Written exercise =>
Please rewrite all of the entries below with "centimetres" swapped for "centimeters" and nothing else changed. Omit the pictures from your answer.

Listing =>

================================

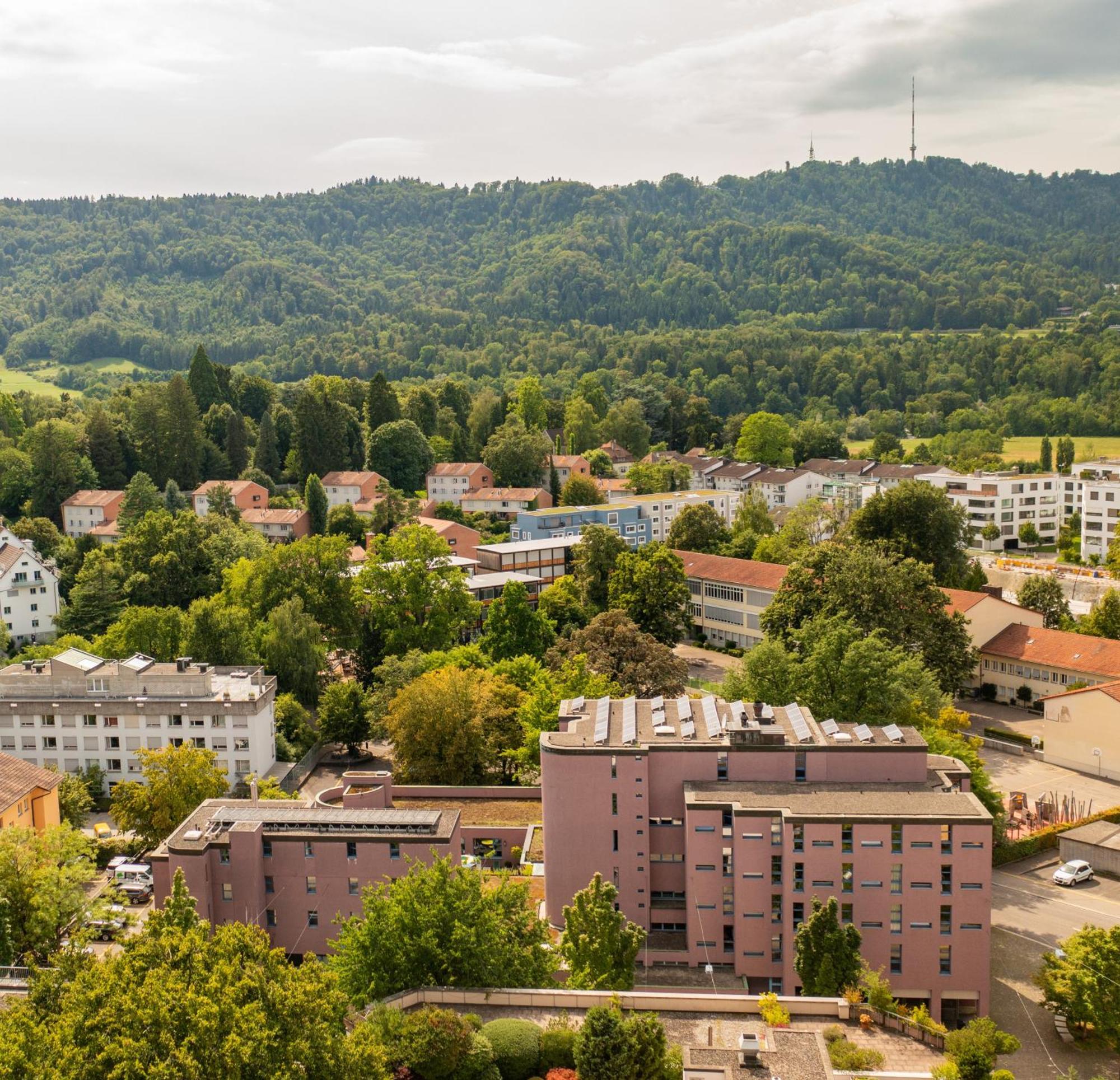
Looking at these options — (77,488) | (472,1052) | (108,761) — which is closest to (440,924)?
(472,1052)

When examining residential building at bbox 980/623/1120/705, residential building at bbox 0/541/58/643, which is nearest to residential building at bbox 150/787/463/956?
residential building at bbox 980/623/1120/705

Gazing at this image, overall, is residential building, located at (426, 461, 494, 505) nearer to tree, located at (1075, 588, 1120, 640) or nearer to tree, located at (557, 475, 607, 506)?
tree, located at (557, 475, 607, 506)

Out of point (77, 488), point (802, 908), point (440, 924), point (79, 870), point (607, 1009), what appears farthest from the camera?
point (77, 488)

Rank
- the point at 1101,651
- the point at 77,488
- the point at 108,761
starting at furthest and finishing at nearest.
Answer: the point at 77,488, the point at 1101,651, the point at 108,761

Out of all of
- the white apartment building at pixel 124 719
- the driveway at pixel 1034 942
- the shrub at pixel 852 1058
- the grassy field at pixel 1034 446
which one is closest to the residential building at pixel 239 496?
the white apartment building at pixel 124 719

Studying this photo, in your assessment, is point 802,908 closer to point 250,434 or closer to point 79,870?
point 79,870

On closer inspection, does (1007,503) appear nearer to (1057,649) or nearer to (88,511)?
(1057,649)
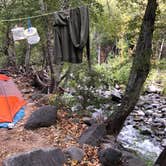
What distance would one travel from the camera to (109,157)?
5480 mm

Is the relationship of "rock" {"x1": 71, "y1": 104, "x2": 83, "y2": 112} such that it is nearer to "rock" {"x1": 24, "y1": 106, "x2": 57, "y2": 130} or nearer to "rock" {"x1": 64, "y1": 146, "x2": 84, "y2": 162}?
"rock" {"x1": 24, "y1": 106, "x2": 57, "y2": 130}

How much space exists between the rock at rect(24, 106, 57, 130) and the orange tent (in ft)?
1.73

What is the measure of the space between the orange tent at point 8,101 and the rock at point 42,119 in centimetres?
53

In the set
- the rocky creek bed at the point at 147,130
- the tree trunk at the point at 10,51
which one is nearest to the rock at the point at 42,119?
the rocky creek bed at the point at 147,130

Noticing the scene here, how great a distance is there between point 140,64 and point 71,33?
1548 mm

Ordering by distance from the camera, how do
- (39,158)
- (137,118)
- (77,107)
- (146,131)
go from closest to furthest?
(39,158), (77,107), (146,131), (137,118)

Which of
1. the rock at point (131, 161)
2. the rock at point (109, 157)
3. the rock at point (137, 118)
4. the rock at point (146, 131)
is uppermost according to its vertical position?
the rock at point (109, 157)

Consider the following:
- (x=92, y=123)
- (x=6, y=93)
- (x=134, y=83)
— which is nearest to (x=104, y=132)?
(x=92, y=123)

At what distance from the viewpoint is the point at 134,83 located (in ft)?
20.8

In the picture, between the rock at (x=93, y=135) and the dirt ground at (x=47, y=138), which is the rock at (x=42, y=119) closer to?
the dirt ground at (x=47, y=138)

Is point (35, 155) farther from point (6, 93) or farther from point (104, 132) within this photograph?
point (6, 93)

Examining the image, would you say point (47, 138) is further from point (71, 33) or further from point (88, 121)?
point (71, 33)

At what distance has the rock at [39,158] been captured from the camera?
4.72 meters

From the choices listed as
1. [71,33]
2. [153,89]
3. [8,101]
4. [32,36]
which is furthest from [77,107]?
[153,89]
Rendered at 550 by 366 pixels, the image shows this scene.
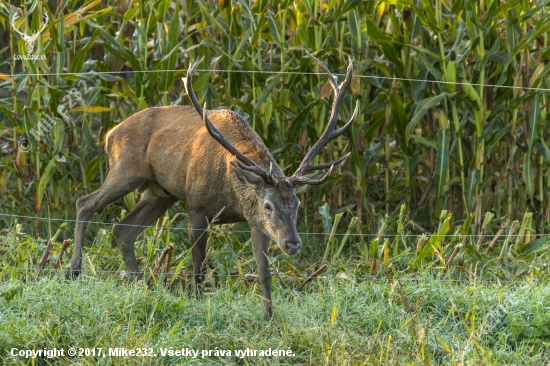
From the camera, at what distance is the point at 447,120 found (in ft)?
25.8

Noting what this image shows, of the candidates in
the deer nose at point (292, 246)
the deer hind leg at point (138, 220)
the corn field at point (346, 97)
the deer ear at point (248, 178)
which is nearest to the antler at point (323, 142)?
the deer ear at point (248, 178)

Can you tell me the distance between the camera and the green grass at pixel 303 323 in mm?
4949

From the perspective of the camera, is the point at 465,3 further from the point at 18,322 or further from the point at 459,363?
the point at 18,322

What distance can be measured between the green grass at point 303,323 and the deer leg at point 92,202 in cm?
55

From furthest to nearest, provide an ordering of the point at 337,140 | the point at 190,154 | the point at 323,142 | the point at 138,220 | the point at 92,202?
1. the point at 337,140
2. the point at 138,220
3. the point at 92,202
4. the point at 190,154
5. the point at 323,142

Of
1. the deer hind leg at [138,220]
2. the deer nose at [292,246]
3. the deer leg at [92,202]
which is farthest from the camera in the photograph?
the deer hind leg at [138,220]

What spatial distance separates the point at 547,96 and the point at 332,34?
2101 mm

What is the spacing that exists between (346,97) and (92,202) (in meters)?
2.54

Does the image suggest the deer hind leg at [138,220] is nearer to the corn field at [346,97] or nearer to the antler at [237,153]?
the corn field at [346,97]

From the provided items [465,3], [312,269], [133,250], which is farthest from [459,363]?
[465,3]

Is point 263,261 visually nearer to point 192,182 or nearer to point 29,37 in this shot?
point 192,182

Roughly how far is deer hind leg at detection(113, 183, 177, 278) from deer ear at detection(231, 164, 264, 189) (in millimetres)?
1192

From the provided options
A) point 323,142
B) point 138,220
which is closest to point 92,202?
point 138,220

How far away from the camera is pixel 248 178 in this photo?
6.05m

================================

Worked solution =>
Looking at these options — (77,488) | (472,1052) | (108,761) — which is closest to (440,924)?
(472,1052)

When examining residential building at bbox 980/623/1120/705, residential building at bbox 0/541/58/643, which is nearest to residential building at bbox 150/787/463/956?
residential building at bbox 980/623/1120/705

Gazing at this image, overall, is residential building, located at (426, 461, 494, 505) nearer to tree, located at (1075, 588, 1120, 640) or nearer to tree, located at (557, 475, 607, 506)?
tree, located at (557, 475, 607, 506)

Out of point (77, 488), point (802, 908), point (440, 924), point (79, 870), point (607, 1009), what appears farthest from the camera?
point (77, 488)

Rank
- the point at 1101,651
- the point at 77,488
- the point at 108,761
starting at furthest and finishing at nearest.
Answer: the point at 77,488, the point at 1101,651, the point at 108,761

Out of all of
- the white apartment building at pixel 124 719
- the driveway at pixel 1034 942
- the shrub at pixel 852 1058
- the grassy field at pixel 1034 446
which one is closest to the residential building at pixel 239 496?
the white apartment building at pixel 124 719

Studying this photo, in your assessment, is point 802,908 closer to point 250,434 or closer to point 79,870?
point 79,870

On closer inspection, does (1007,503) appear nearer to (1057,649) or nearer to (88,511)?
(1057,649)
What distance would one travel from the camera to (109,157)?
5480 mm

Is the relationship of "rock" {"x1": 71, "y1": 104, "x2": 83, "y2": 112} such that it is nearer to "rock" {"x1": 24, "y1": 106, "x2": 57, "y2": 130} or nearer to "rock" {"x1": 64, "y1": 146, "x2": 84, "y2": 162}?
"rock" {"x1": 24, "y1": 106, "x2": 57, "y2": 130}

How much space exists between the rock at rect(24, 106, 57, 130) and the orange tent (in ft)?
1.73

What is the measure of the space between the orange tent at point 8,101 and the rock at point 42,119 in centimeters?
53

In the set
- the rocky creek bed at the point at 147,130
- the tree trunk at the point at 10,51
which one is nearest to the rock at the point at 42,119?
the rocky creek bed at the point at 147,130

Noticing the scene here, how great a distance is there between point 140,64 and point 71,33?
1548 mm

Ordering by distance from the camera, how do
- (39,158)
- (137,118)
- (77,107)
- (146,131)
go from closest to furthest?
(39,158), (77,107), (146,131), (137,118)

Which of
1. the rock at point (131, 161)
2. the rock at point (109, 157)
3. the rock at point (137, 118)
4. the rock at point (146, 131)
is uppermost according to its vertical position?
the rock at point (109, 157)

Consider the following:
- (x=92, y=123)
- (x=6, y=93)
- (x=134, y=83)
— which is nearest to (x=104, y=132)?
(x=92, y=123)

At what distance from the viewpoint is the point at 134,83 located (in ft)?
20.8

In the picture, between the rock at (x=93, y=135) and the dirt ground at (x=47, y=138), which is the rock at (x=42, y=119) closer to?
the dirt ground at (x=47, y=138)

Is point (35, 155) farther from point (6, 93) or farther from point (104, 132) within this photograph?
point (6, 93)

Examining the image, would you say point (47, 138) is further from point (71, 33) or further from point (88, 121)?
point (71, 33)

At what distance has the rock at [39,158] been captured from the camera?
4.72 meters

From the choices listed as
1. [71,33]
2. [153,89]
3. [8,101]
4. [32,36]
which is furthest from [77,107]?
[153,89]
Rendered at 550 by 366 pixels, the image shows this scene.
From the camera, at what distance is the point at 447,120 found (in ft)?
25.8

Noting what this image shows, of the candidates in
the deer nose at point (292, 246)
the deer hind leg at point (138, 220)
the corn field at point (346, 97)
the deer ear at point (248, 178)
which is nearest to the antler at point (323, 142)?
the deer ear at point (248, 178)

Can you tell me the distance between the camera and the green grass at pixel 303 323 in mm?
4949

From the perspective of the camera, is the point at 465,3 further from the point at 18,322 or further from the point at 459,363?
the point at 18,322

What distance can be measured between the green grass at point 303,323 and the deer leg at point 92,202 in cm?
55

From furthest to nearest, provide an ordering of the point at 337,140 | the point at 190,154 | the point at 323,142 | the point at 138,220 | the point at 92,202?
1. the point at 337,140
2. the point at 138,220
3. the point at 92,202
4. the point at 190,154
5. the point at 323,142

Of
1. the deer hind leg at [138,220]
2. the deer nose at [292,246]
3. the deer leg at [92,202]
which is farthest from the camera in the photograph?
the deer hind leg at [138,220]

What spatial distance separates the point at 547,96 and the point at 332,34?
2101 mm

What is the spacing that exists between (346,97) and (92,202) (in meters)?
2.54

Does the image suggest the deer hind leg at [138,220] is nearer to the corn field at [346,97] or nearer to the antler at [237,153]?
the corn field at [346,97]

From the provided items [465,3], [312,269], [133,250], which is farthest from [459,363]?
[465,3]

Is point 263,261 visually nearer to point 192,182 or nearer to point 29,37 in this shot?
point 192,182

Roughly how far is deer hind leg at detection(113, 183, 177, 278) from deer ear at detection(231, 164, 264, 189) (in millimetres)?
1192

From the provided options
A) point 323,142
B) point 138,220
which is closest to point 92,202?
point 138,220

How far away from the camera is pixel 248 178 in this photo?
6.05m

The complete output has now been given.